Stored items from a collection
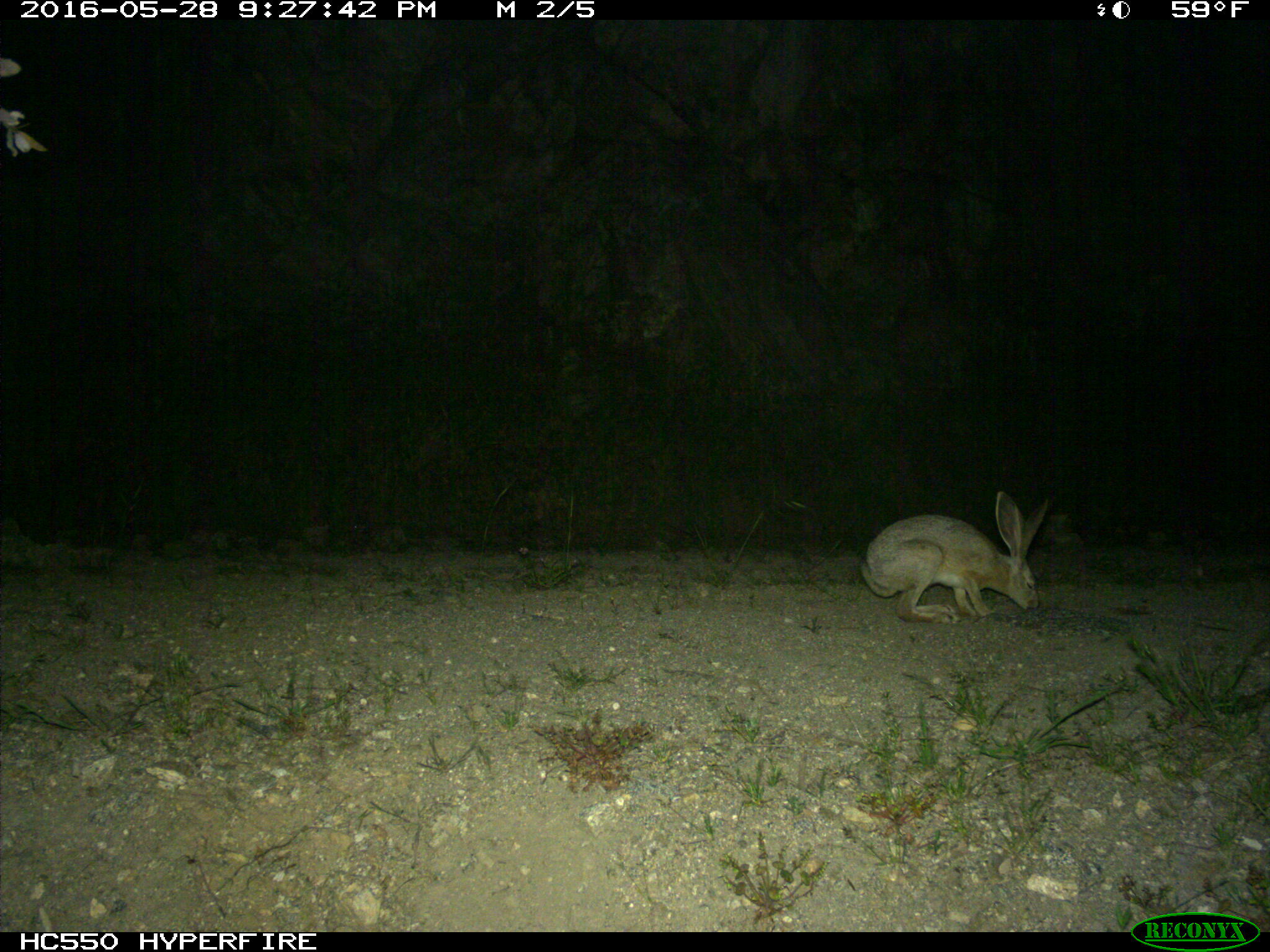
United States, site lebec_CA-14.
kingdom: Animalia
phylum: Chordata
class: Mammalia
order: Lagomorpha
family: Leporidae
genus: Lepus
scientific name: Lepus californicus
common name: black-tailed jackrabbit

= What to work on =
Retype every entry verbatim and exclude the pictures from the copy.

= Exercise result =
United States, site lebec_CA-14.
kingdom: Animalia
phylum: Chordata
class: Mammalia
order: Lagomorpha
family: Leporidae
genus: Lepus
scientific name: Lepus californicus
common name: black-tailed jackrabbit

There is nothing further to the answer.